Written task >> Write out the entries below again, changing every instance of "green tree" to "leafy tree" and leaving all other text as it is.

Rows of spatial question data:
* begin *

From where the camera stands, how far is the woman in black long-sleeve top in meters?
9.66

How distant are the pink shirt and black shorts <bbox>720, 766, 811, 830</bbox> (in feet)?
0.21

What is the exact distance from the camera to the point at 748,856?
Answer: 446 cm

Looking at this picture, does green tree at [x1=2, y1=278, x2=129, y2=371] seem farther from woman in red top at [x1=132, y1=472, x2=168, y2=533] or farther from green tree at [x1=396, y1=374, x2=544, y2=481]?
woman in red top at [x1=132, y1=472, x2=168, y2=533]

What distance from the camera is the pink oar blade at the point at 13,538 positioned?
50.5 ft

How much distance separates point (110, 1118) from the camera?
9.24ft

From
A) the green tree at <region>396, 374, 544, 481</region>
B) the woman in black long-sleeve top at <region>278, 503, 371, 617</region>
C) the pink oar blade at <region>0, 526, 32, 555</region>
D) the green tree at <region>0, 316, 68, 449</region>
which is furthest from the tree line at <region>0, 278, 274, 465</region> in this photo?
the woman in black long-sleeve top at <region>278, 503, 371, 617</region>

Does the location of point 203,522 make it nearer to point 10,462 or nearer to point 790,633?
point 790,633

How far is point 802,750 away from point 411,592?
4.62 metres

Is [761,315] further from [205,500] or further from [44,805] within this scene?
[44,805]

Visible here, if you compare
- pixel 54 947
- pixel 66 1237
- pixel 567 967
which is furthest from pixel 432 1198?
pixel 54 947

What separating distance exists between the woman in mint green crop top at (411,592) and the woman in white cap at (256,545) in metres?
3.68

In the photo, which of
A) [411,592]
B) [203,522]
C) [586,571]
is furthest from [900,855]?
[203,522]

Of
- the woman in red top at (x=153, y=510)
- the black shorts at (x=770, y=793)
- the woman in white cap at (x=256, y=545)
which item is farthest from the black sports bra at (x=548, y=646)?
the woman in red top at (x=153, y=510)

* end *

Output of the exercise >>
From where the camera stands, how far is the woman in black long-sleeve top in meters?
9.66

How distant are the pink shirt and black shorts <bbox>720, 766, 811, 830</bbox> (in feet)?
0.21

What is the exact distance from the camera to the point at 748,856?
Answer: 446 cm

Looking at this picture, does leafy tree at [x1=2, y1=278, x2=129, y2=371] seem farther from woman in red top at [x1=132, y1=472, x2=168, y2=533] or farther from leafy tree at [x1=396, y1=374, x2=544, y2=481]?
woman in red top at [x1=132, y1=472, x2=168, y2=533]

What distance from the camera is the pink oar blade at the point at 13,538 positioned?
50.5 ft

How much distance separates point (110, 1118) from the camera?
9.24ft

From
A) the leafy tree at <region>396, 374, 544, 481</region>
B) the woman in black long-sleeve top at <region>278, 503, 371, 617</region>
C) the pink oar blade at <region>0, 526, 32, 555</region>
D) the leafy tree at <region>0, 316, 68, 449</region>
which is furthest from the tree line at <region>0, 278, 274, 465</region> in this photo?
the woman in black long-sleeve top at <region>278, 503, 371, 617</region>

Does the location of point 203,522 make it nearer to point 10,462 or nearer to point 790,633?
point 790,633

How far is point 802,750 away from point 411,592?
4.62 metres

Is [761,315] further from [205,500] or further from [44,805] within this scene?
[44,805]

Visible here, if you compare
- pixel 54 947
- pixel 66 1237
- pixel 567 967
which is furthest from pixel 432 1198?
pixel 54 947

What separating distance exists between the woman in mint green crop top at (411,592) and the woman in white cap at (256,545) in metres?
3.68

In the photo, which of
A) [411,592]
B) [203,522]
C) [586,571]
is furthest from [900,855]?
[203,522]

Of
- the woman in red top at (x=153, y=510)
- the black shorts at (x=770, y=793)
- the woman in white cap at (x=256, y=545)
which item is farthest from the black sports bra at (x=548, y=646)?
the woman in red top at (x=153, y=510)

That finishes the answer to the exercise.